[RECORDS FOR THIS EXERCISE Boundary: Start]

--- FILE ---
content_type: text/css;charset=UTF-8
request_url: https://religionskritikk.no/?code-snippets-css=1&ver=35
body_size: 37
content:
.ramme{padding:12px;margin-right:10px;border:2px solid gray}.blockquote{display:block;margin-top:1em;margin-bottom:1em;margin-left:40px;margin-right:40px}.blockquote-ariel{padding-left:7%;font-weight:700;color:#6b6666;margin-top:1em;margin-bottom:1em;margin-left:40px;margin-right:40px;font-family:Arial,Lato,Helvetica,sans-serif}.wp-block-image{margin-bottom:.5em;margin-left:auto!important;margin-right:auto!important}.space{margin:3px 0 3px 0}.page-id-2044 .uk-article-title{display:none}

[RECORDS FOR THIS EXERCISE Boundary: End]

* REQUIRED WORK
The required result is an identical copy of the records above.

* RESPONSE TO THE TASK
--- FILE ---
content_type: text/css;charset=UTF-8
request_url: https://religionskritikk.no/?code-snippets-css=1&ver=35
body_size: 37
content:
.ramme{padding:12px;margin-right:10px;border:2px solid gray}.blockquote{display:block;margin-top:1em;margin-bottom:1em;margin-left:40px;margin-right:40px}.blockquote-ariel{padding-left:7%;font-weight:700;color:#6b6666;margin-top:1em;margin-bottom:1em;margin-left:40px;margin-right:40px;font-family:Arial,Lato,Helvetica,sans-serif}.wp-block-image{margin-bottom:.5em;margin-left:auto!important;margin-right:auto!important}.space{margin:3px 0 3px 0}.page-id-2044 .uk-article-title{display:none}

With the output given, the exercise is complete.